Repeat the entries below, from the line containing "usato FIAT 500" down to the line containing "Remonte Dames Sneaker", with both of those lines included. Leave the pictures out of your answer.

DATASET EXTRACT:
================================

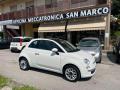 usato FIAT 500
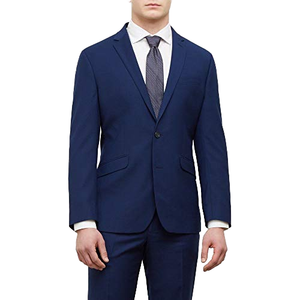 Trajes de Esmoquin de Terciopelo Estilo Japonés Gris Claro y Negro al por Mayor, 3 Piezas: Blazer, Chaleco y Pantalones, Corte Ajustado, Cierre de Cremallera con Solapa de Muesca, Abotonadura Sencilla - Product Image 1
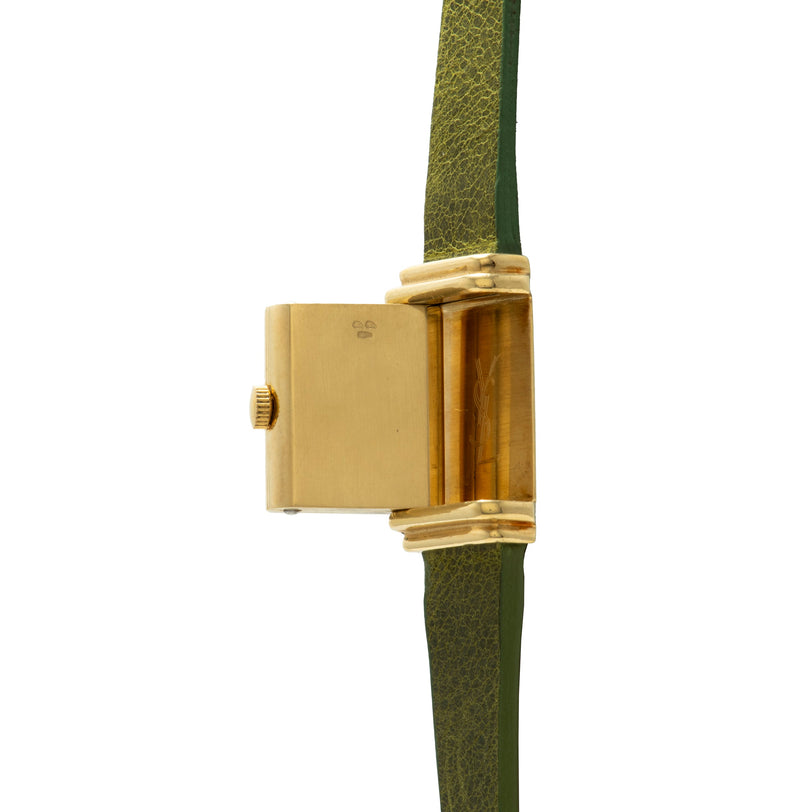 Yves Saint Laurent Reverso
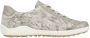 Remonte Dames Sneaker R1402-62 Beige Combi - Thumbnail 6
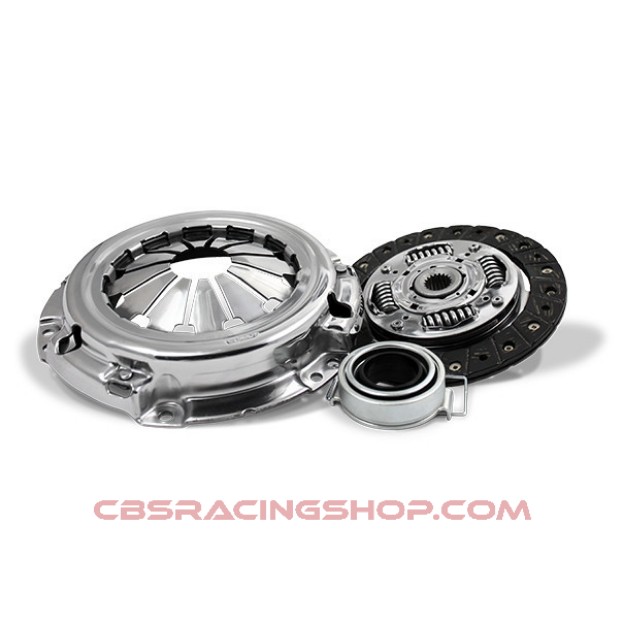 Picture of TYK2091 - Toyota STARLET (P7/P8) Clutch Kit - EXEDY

================================

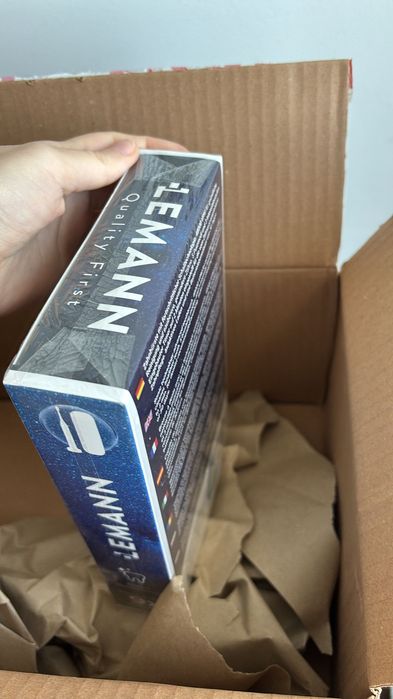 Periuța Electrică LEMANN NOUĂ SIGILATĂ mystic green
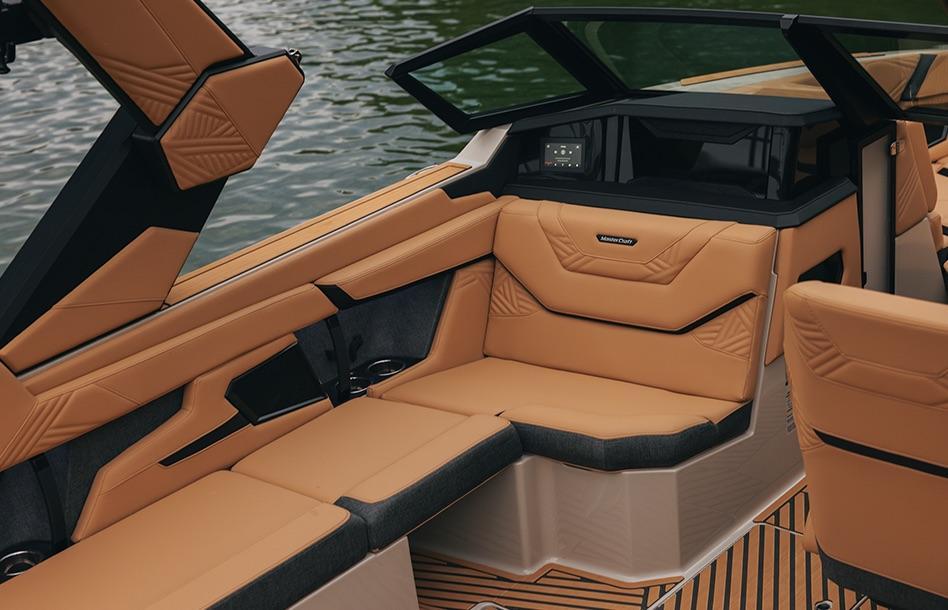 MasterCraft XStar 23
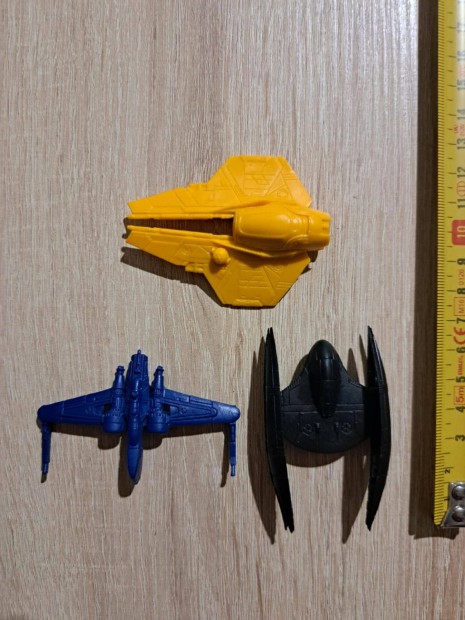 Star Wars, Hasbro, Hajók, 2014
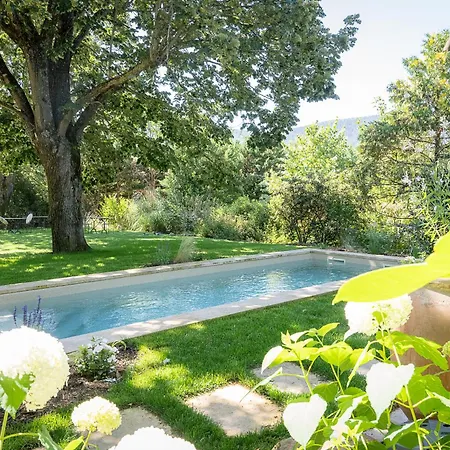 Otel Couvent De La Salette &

================================

EXERCISE OUTPUT:
 usato FIAT 500
 Trajes de Esmoquin de Terciopelo Estilo Japonés Gris Claro y Negro al por Mayor, 3 Piezas: Blazer, Chaleco y Pantalones, Corte Ajustado, Cierre de Cremallera con Solapa de Muesca, Abotonadura Sencilla - Product Image 1
 Yves Saint Laurent Reverso
 Remonte Dames Sneaker R1402-62 Beige Combi - Thumbnail 6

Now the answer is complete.